_REQUEST_: Why does the data source page say the project collects only video posts from the account? Answer in one to three sentences.

---------- SOURCE PASSAGE ----------

Skip to main content

Primary Data Source

Historia Para Gandules collects all data from a single Instagram account:

@historiaparagandules

The official Historia Para Gandules Instagram account containing historical educational content about Puerto Rico.

Account Overview

The @historiaparagandules Instagram account serves as the sole data source for this project. It publishes historical educational content focused on Puerto Rican history and culture.

Content Focus

Educational videos explaining historical events, figures, and cultural aspects of Puerto Rico.
Content is primarily delivered through Instagram Reels - short-form vertical videos optimized for mobile viewing.
Content uses colloquial and accessible language to make history engaging for a broad audience (“para gandules” = “for lazy people” in a playful, approachable way).

Content Types

The scraper specifically targets video posts (reels) from the account:

Video Posts (Reels)

Collected: Short-form videos containing historical narrativesThe scraper filters for post.is_video == True to capture only video content.

Image Posts

Not Collected: Static image posts are filtered outThe current implementation focuses exclusively on video content.

Why Video-Only?

The project focuses on video content because:
  • Rich engagement data: Videos provide more metrics (views, duration)
  • Primary content format: Reels are the main content type for the account
  • Geospatial visualization: Video content is more suitable for the interactive timeline visualization
  • Consistent structure: Videos have standardized metadata fields

Data Collection Method

Data is collected using the Instaloader Python library, which accesses Instagram’s public API:
import instaloader

L = instaloader.Instaloader()

---------- INFORMATION SHOWN ----------

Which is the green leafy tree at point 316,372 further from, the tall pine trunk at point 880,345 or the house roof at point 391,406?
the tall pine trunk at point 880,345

----------

_SOLUTION TO THIS EXERCISE_: Videos provide richer engagement data, such as views and duration, and reels are the account's primary content format. Video content is also more suitable for the interactive timeline visualization, and videos have standardized metadata fields that give a consistent structure.